The results from GWC may reveal a realistic yet rarely seen picture of variability arising from geological uncertainty, limited real-time data, and rapid decision-making.

, The figure shows the performance of Human participants and repeated attempts by the same AI agent. The results are evaluated based on the following: •	Geological interpretation accuracy (x-axis) – how well participants interpreted subsurface layers and the well location. Note that the AI system had a range of interpretations for each run. •	Percentage of the well within the target layer (y-axis) – how effectively they steered towards the optimal drilling zone., Til sergey sak, ,

The figure shows the performance of Human participants and repeated attempts by the same AI agent. The results are evaluated based on the following: • Geological interpretation accuracy (x-axis) – how well participants interpreted subsurface layers and the well location. Note that the AI system had a range of interpretations for each run. • Percentage of the well within the target layer (y-axis) – how effectively they steered towards the optimal drilling zone.
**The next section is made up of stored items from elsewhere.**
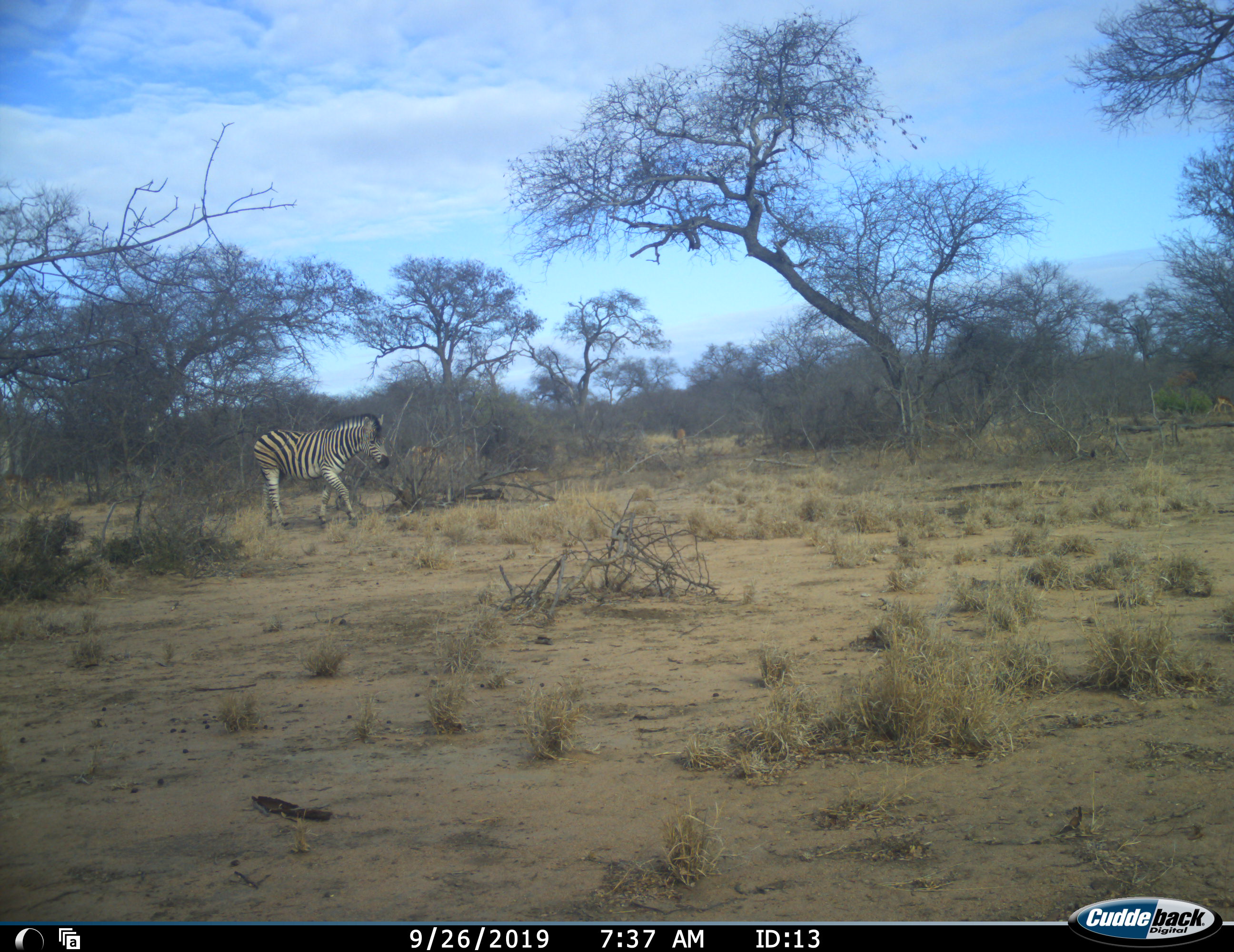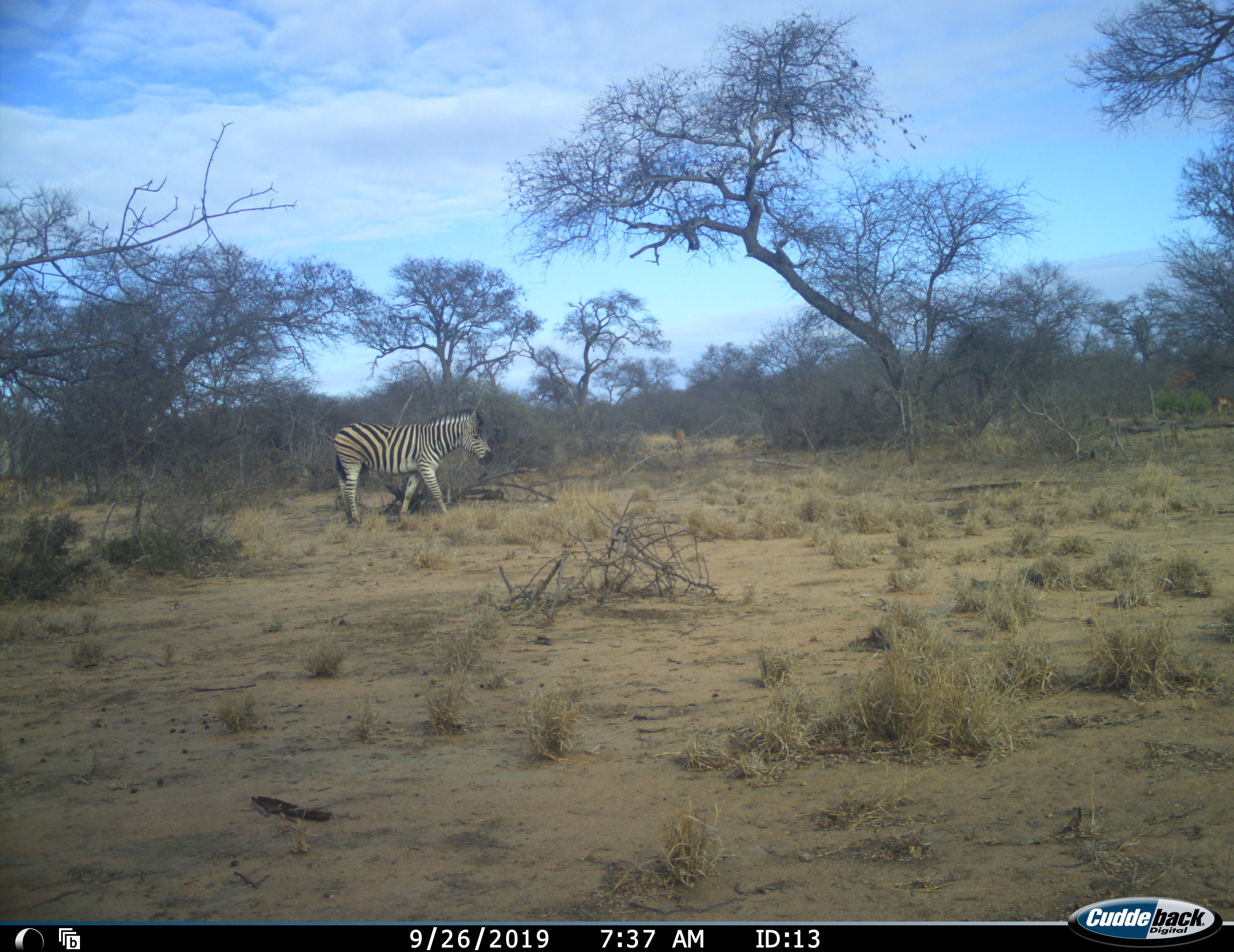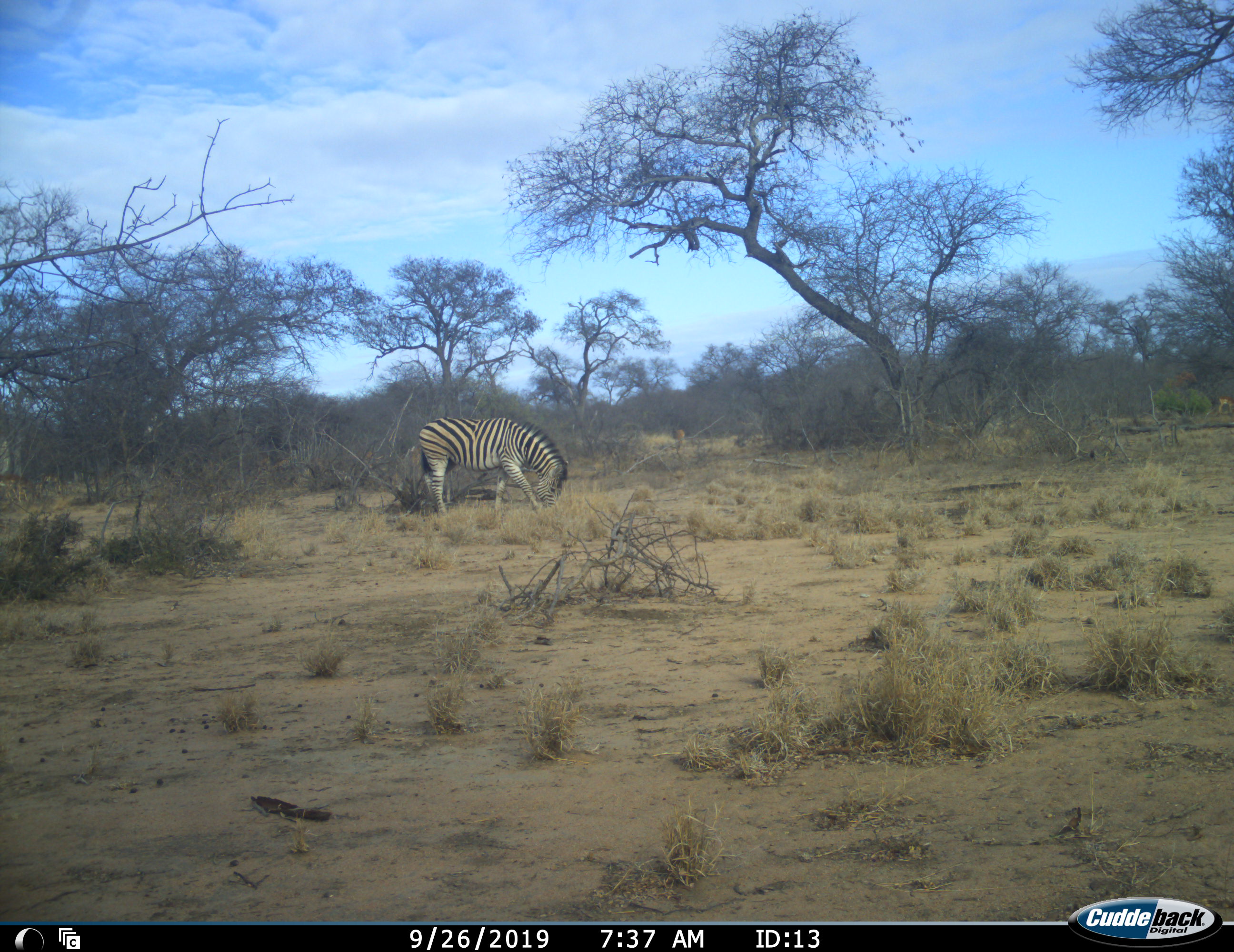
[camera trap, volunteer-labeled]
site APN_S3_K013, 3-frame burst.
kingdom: Animalia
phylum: Chordata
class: Mammalia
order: Perissodactyla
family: Equidae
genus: Equus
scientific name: Equus quagga burchellii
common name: burchell's zebra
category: zebraburchells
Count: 1.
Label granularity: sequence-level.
GWC 2021 results (see Figure) showed a broad distribution of human performance.

The AI system, leveraging automated interpretation, probabilistic modeling, and advanced decision-making algorithms, delivered highly competitive results.

- The AI systems average performance was superior to that of human participants, and its best individual run outperformed all human competitors, explains Alyaev.
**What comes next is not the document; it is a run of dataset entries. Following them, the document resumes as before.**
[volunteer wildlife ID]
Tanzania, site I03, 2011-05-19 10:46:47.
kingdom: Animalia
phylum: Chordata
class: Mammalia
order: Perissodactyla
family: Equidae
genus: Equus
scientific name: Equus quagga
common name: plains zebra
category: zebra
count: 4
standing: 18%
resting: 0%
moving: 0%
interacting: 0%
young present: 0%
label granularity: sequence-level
This study is published in the concluding paper of Ressi Bonti Muhammad's PhD. His work provides critical insights into the behavior of AI-powered geosteering systems and their decision-making variability in uncertain geological conditions.


Key Takeaways

So, what did the study teach us about using AI within geosteering?

  • Modeling uncertainty is essential – Understanding geological uncertainty improves geosteering reliability.
  • Modeling decisions is even more critical – AI systems must optimize decision-making strategies, not just interpretation.
  • Experiments provide critical insights – Controlled testing environments allow assessment of AI robustness and consistency.

— These findings highlight that while AI-driven geosteering is highly effective, decision variability remains a key challenge. By refining uncertainty modeling and decision optimization, AI-based geosteering can achieve even greater reliability and outperform human experts in complex drilling scenarios, Alyaev sums up.